## TEXT PASSAGE
┄┄┄┄┄┄

This lesson explains Residential Investment. It is important for the 4th semester macroeconomics BBE students of Delhi University. It is relevant for other courses like BBA, Economics hons, for the graduation and post graduation level and for competitive exams like CUET Economics, IAS economics optional, Indian Economic Service and the NET JRF Economics aspirants.
Residential Investment

It includes the purchase of new housing both by people who live in it themselves and by landlords who plan to rent it to others. To keep things simple: It is assumed that all housing is owner occupied.

The Stock Equilibrium and Flow Supply
There are two parts of the model:
(i) The market for the existing stock of houses determines the equilibrium housing price.
(ii) The housing price determines the flow of residential investment.

At any point in time, the supply of houses is fixed: represented by a vertical supply curve.
The demand curve for houses slopes downward, because high prices cause people to live in smaller houses, to share residence, or sometimes even to become homeless. The price of housing adjusts to equilibrate supply and demand. This relative price of houses determines the supply of new houses.

Construction firms buy materials and hire labor to build houses and then sell the houses at the market price. Their cost depends on the overall price level P which reflects the cost of wood, bricks, plaster, etc).

The higher the relative price of housing, the greater the incentive to build houses and the more houses are built. Thus, the flow of new houses that is residential investment depends on the equilibrium price set in the market for existing houses.

This model of residential investment is similar to q theory of Business Fixed investment.

(i) According to q theory, business fixed investment depends on the market price of installed capital relative to its replacement cost, this relative price in turn depends on the relative price of housing.
(ii) According to this model of housing market, residential investment depends on the relative price of housing. The relative price of housing, in turn, depends on the demand for housing.

Hence, the relative price of housing plays much the same role for residential investment as Tobin q does for Business Fixed Investment.

┄┄┄┄┄┄

## DATA SECTION
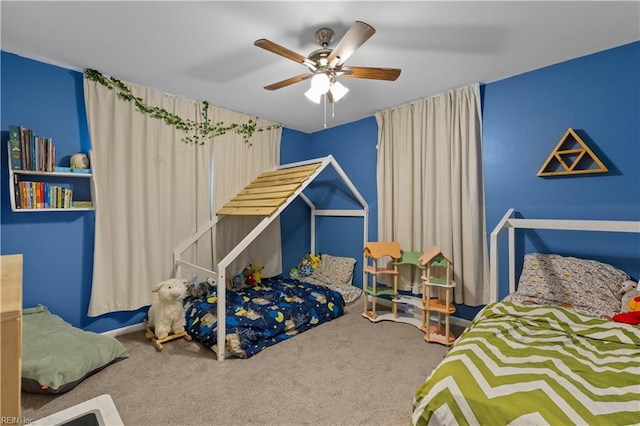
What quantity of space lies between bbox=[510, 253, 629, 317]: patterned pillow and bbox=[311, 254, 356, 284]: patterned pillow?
195 centimetres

┄┄┄┄┄┄

## DIRECTIONS FOR THIS TASK
From the passage on residential investment, transcribe everything between "The higher the" and "of Business Fixed investment.", inclusive. Work from the passage on residential investment only, not the material.

## EXERCISE RESPONSE
The higher the relative price of housing, the greater the incentive to build houses and the more houses are built. Thus, the flow of new houses that is residential investment depends on the equilibrium price set in the market for existing houses.

This model of residential investment is similar to q theory of Business Fixed investment.